Military muscle flexing by Russia accentuated risk aversion in global markets on Thursday, with investors once again rushing for safe havens.
European markets were firmly “risk off” on Thursday, trading sharply lower. Investors instead opted for safe havens like sovereign bonds and the U.S. dollar. The yield on the 10-year benchmark German bund has fallen to 1.563 percent this week from 1.688 percent. The greenback held near a two-week high against a basket of major currencies on Thursday, weighing on commodities such as oil. Wall Street looked set for a negative open and U.S. Treasury yields also ticked lower.
Heightening tensions in Ukraine are seen as the key driver, with the focus now turning to Crimea, a peninsula in the south of the country home to an ethnic Russian majority.
(Read More: Armed men seize government HQ in Ukraine’s Crimea)
“A lot of it is risk aversion…the Ukraine crisis, and the risk of this spinning into a wider contagion over other emerging markets and particularly Russia,” Brendan Brown, head of research at Mitsubishi UFJ Securities told CNBC Thursday.
“The contagion would go from a sharp decline in the Russian rouble and concern about Russian banks, leading to German interdependence and other exposures to Russia and that would be the channel.”
The Associated Press, citing a Russian news agency, reported Thursday said that former Ukrainian President Viktor Yanukovych was staying in a “Kremlin sanatorium” outside Moscow.
It came as the International Monetary Fund (IMF) confirmed the Ukraine had asked for support. Managing director Christine Lagarde said Thursday that the IMF would send a team into the country “in the coming days.”
“This will enable the IMF to make its usual technical, independent assessment of the economic situation in Ukraine and, at the same time, begin to discuss with the authorities the policy reforms that could form the basis of a Fund-supported program,” she said in a statement.
“We are also discussing with all our international partners — bilateral and multilateral — how best to help Ukraine at this critical moment in its history. In that regard, we are encouraged by the many statements of support that have been expressed.”
Tensions in the Ukraine have increased in the area after fierce battles in Kiev last week. The capital has fallen into the hands of various pro-European opposition parties, with a new government pieced together on Wednesday evening.
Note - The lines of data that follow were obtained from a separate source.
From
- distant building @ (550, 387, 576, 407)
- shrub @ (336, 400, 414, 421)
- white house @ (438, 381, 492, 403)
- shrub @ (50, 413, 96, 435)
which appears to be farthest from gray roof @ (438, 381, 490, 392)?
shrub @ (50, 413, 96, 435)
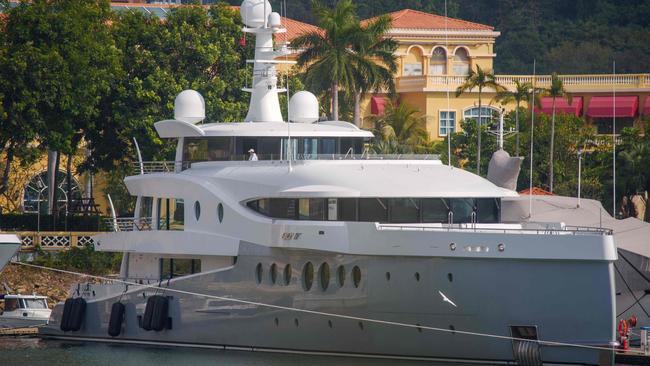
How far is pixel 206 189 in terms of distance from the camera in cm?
4609

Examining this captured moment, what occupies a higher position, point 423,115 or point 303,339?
point 423,115

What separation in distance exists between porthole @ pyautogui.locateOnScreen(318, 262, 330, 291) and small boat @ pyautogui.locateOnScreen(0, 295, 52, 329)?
49.6 ft

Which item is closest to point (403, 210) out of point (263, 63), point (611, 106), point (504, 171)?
point (504, 171)

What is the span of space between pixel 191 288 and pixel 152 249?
2.44 m

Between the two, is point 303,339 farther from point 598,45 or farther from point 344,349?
point 598,45

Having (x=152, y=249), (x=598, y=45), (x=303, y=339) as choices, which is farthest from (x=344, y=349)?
(x=598, y=45)

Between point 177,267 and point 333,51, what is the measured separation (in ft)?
99.8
Former economy minister Arseny Yatseniuk was appointed the country’s new prime minister on Thursday afternoon.
Earlier, Russian President Vladimir Putin dispatched the Russian army to Ukraine’s borders for a military exercise and Reuters reported on Thursday, citing Interfax, that fighter jets along Russia’s western borders have been put on high alert.
(Read More: Bank run risk heightens in Ukraine)
In Crimea, there were reports that armed men had seized the regional government headquarters and parliament, raising the Russian flag in a challenge to Kiev’s new rulers. Reuters reported that it was not known who was occupying the buildings in Simferopol and they didn’t issue any demands.
Russia’s rouble fell to a five year-low on Thursday amid this defiant response by Moscow. Stocks on Russia’s MICEX 10 Index, which were trading higher earlier on Thursday fell sharply following the news. At around 2:30 p.m. local time they traded 2 percent lower.
Russia’s Foreign Ministry has said that it will defend the rights of its compatriots in Crimea in a “strong and uncompromising” manner, according to Reuters. The United States has warned Russia that it would be a “grave mistake” to intervene militarily and has issued plans to provide Ukraine with $1 billion in loan guarantees.
(Read More: Russia the ‘swing factor’ in Ukraine’s future)
Brown added that any bailout for Ukraine could equally be the main flashpoint for markets as well as tensions in Crimea.
A bailout would need to be swiftly agreed by the IMF and the European Union or else a default would consequently put Russia in a stronger position to demand its own terms, he said. Ukraine’s interim leaders have said the country needs $35 billion in aid to avert a default.